Directions: Would you write out all of the entries below, exactly as they stand?
[[ Entries provided open ]]
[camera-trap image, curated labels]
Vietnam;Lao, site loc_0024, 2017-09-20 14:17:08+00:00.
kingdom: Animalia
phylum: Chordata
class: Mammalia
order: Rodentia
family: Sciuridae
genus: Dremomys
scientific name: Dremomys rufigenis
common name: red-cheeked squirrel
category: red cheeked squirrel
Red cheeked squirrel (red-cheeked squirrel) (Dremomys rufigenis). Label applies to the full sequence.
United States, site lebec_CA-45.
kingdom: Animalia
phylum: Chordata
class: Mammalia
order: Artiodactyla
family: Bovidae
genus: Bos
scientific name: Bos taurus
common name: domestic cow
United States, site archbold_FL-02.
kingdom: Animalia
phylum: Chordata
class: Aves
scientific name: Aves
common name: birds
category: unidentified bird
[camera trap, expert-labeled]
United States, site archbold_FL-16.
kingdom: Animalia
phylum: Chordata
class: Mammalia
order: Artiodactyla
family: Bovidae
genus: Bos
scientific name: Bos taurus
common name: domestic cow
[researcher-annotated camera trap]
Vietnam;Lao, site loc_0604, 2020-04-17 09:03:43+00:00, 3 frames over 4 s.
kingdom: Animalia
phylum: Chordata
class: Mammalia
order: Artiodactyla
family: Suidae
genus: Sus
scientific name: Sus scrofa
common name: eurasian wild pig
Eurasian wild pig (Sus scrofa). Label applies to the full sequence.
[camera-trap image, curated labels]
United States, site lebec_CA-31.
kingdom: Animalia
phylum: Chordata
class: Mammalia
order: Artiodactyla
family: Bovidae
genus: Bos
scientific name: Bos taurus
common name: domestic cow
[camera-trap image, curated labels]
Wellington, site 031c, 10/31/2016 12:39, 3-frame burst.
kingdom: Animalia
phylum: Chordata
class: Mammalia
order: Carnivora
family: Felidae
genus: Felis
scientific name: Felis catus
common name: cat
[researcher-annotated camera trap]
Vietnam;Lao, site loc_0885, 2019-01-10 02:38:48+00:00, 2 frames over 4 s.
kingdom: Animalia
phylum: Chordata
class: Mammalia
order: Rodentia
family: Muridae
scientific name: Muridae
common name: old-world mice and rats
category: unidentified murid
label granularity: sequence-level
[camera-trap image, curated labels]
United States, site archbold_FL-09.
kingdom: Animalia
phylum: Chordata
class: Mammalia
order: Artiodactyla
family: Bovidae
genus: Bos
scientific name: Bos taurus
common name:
[[ Entries provided closed ]]
Task answer:
[camera-trap image, curated labels]
Vietnam;Lao, site loc_0024, 2017-09-20 14:17:08+00:00.
kingdom: Animalia
phylum: Chordata
class: Mammalia
order: Rodentia
family: Sciuridae
genus: Dremomys
scientific name: Dremomys rufigenis
common name: red-cheeked squirrel
category: red cheeked squirrel
Red cheeked squirrel (red-cheeked squirrel) (Dremomys rufigenis). Label applies to the full sequence.
United States, site lebec_CA-45.
kingdom: Animalia
phylum: Chordata
class: Mammalia
order: Artiodactyla
family: Bovidae
genus: Bos
scientific name: Bos taurus
common name: domestic cow
United States, site archbold_FL-02.
kingdom: Animalia
phylum: Chordata
class: Aves
scientific name: Aves
common name: birds
category: unidentified bird
[camera trap, expert-labeled]
United States, site archbold_FL-16.
kingdom: Animalia
phylum: Chordata
class: Mammalia
order: Artiodactyla
family: Bovidae
genus: Bos
scientific name: Bos taurus
common name: domestic cow
[researcher-annotated camera trap]
Vietnam;Lao, site loc_0604, 2020-04-17 09:03:43+00:00, 3 frames over 4 s.
kingdom: Animalia
phylum: Chordata
class: Mammalia
order: Artiodactyla
family: Suidae
genus: Sus
scientific name: Sus scrofa
common name: eurasian wild pig
Eurasian wild pig (Sus scrofa). Label applies to the full sequence.
[camera-trap image, curated labels]
United States, site lebec_CA-31.
kingdom: Animalia
phylum: Chordata
class: Mammalia
order: Artiodactyla
family: Bovidae
genus: Bos
scientific name: Bos taurus
common name: domestic cow
[camera-trap image, curated labels]
Wellington, site 031c, 10/31/2016 12:39, 3-frame burst.
kingdom: Animalia
phylum: Chordata
class: Mammalia
order: Carnivora
family: Felidae
genus: Felis
scientific name: Felis catus
common name: cat
[researcher-annotated camera trap]
Vietnam;Lao, site loc_0885, 2019-01-10 02:38:48+00:00, 2 frames over 4 s.
kingdom: Animalia
phylum: Chordata
class: Mammalia
order: Rodentia
family: Muridae
scientific name: Muridae
common name: old-world mice and rats
category: unidentified murid
label granularity: sequence-level
[camera-trap image, curated labels]
United States, site archbold_FL-09.
kingdom: Animalia
phylum: Chordata
class: Mammalia
order: Artiodactyla
family: Bovidae
genus: Bos
scientific name: Bos taurus
common name:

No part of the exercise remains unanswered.